THE D.C. SCHOOL BOARD is busily searching for a new superintendent. It plans to name one by July 1. But this school board should not be trusted to search for anything but trouble. The selection of the next superintendent of schools will largely define what city schools are to be like in the next few years. To give that responsibility to the current board is to go against good sense and all the experience of the last decade.
In November, parents will have a chance to say who should be on the school board, and that board should pick the next superintendent. If the current board picks a new superintendent and gives him the usual three-year contract, the incoming board will be in a bind. Either it will have to pay off the new superintendent or it will be forced to live with another board's choice. The key to improving the public schools is improving the school board, but improving the board will have little effect if the new board cannot have its own superintendent, who, in turn, chooses his own staff and makes his own plan for changing the schools.

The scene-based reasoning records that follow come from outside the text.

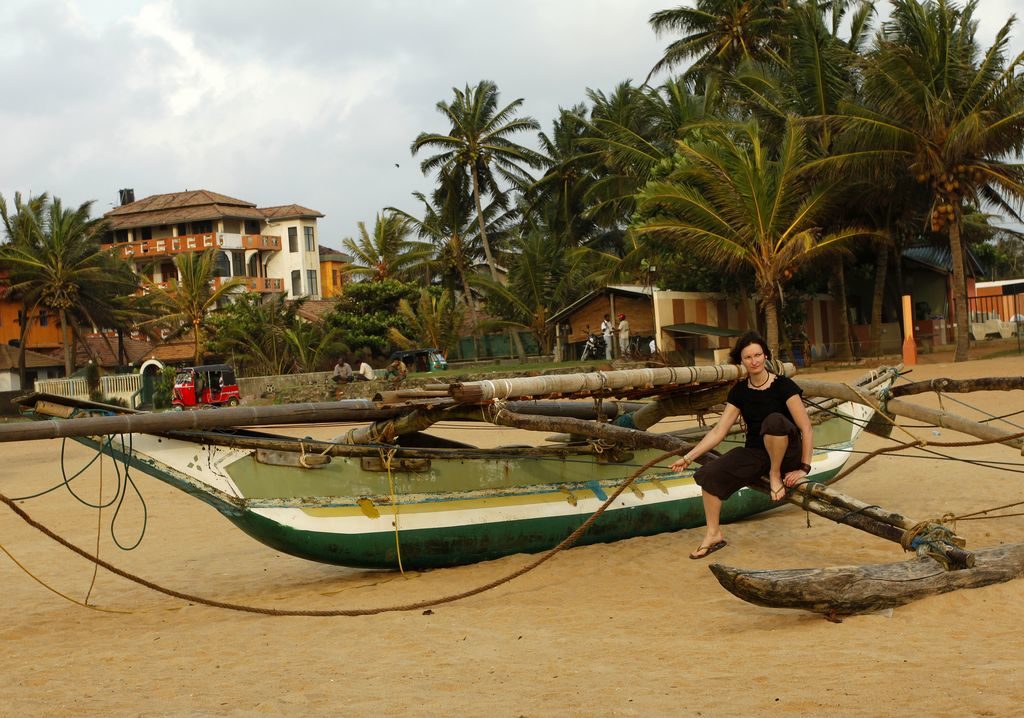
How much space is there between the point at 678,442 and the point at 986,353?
1981 centimetres

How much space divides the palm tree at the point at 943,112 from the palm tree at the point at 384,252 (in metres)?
21.2

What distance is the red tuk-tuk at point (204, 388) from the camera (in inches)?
1064

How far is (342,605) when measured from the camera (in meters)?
6.56

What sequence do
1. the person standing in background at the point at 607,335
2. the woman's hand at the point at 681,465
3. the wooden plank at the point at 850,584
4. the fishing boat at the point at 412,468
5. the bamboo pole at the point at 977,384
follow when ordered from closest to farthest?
the wooden plank at the point at 850,584 → the woman's hand at the point at 681,465 → the fishing boat at the point at 412,468 → the bamboo pole at the point at 977,384 → the person standing in background at the point at 607,335

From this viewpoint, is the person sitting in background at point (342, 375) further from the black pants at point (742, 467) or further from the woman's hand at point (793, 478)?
the woman's hand at point (793, 478)

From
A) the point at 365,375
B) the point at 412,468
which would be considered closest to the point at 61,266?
the point at 365,375

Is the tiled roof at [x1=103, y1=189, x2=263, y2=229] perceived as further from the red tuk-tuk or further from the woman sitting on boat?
the woman sitting on boat

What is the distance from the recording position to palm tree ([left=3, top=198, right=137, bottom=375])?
35812 millimetres

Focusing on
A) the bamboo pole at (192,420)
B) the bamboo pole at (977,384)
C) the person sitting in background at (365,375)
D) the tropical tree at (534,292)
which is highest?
the tropical tree at (534,292)

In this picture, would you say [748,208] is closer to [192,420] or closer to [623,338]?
[623,338]

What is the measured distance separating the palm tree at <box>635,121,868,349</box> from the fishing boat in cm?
1389

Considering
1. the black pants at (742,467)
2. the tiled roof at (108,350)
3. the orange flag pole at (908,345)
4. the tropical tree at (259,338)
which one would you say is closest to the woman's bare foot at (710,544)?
the black pants at (742,467)

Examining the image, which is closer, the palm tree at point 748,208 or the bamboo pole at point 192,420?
the bamboo pole at point 192,420

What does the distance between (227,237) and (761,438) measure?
49562mm
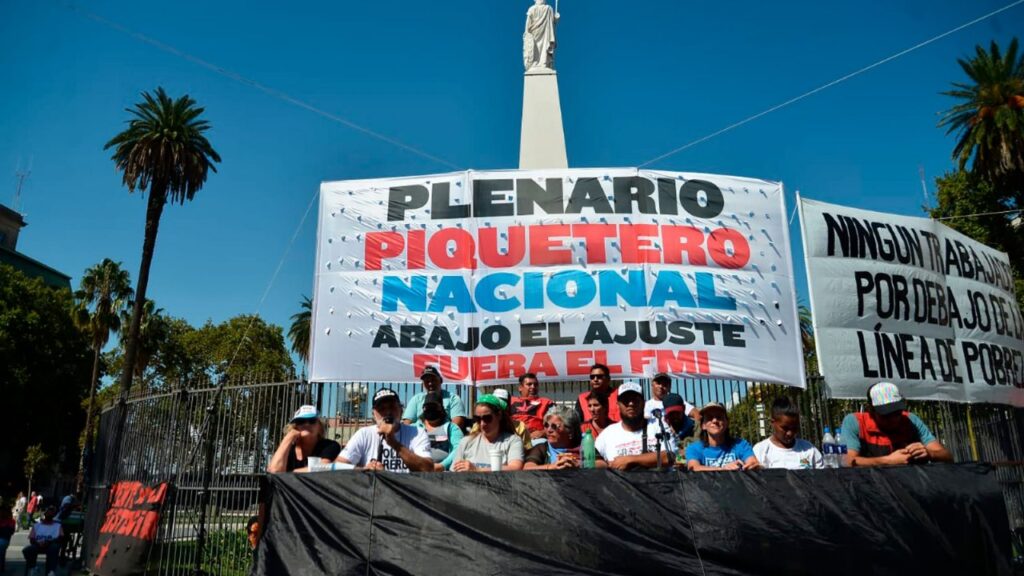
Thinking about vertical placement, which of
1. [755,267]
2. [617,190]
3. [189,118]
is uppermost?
[189,118]

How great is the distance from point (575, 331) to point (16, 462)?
43175 mm

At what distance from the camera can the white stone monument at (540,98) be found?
528 inches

To begin that chain of events, good candidates must forms slates to give voters some handle on the great number of unknown people who are likely to run in the election. A total overhaul of the board is needed. In the past, when some members of the school board were changed, the new members were drawn into old fights and old unproductive habits by the old members and thus were rendered ineffective. Five school board members will be running for reelection this year and every one of them should be ousted: R. Calvin Lockridge; Alaire B. Rieffel; Carol L. Schwartz; Frank Shaffer-Corona and Barbara Lett Simmons. Until the public makes that change, acting superintendent James Guines should be allowed to stay on.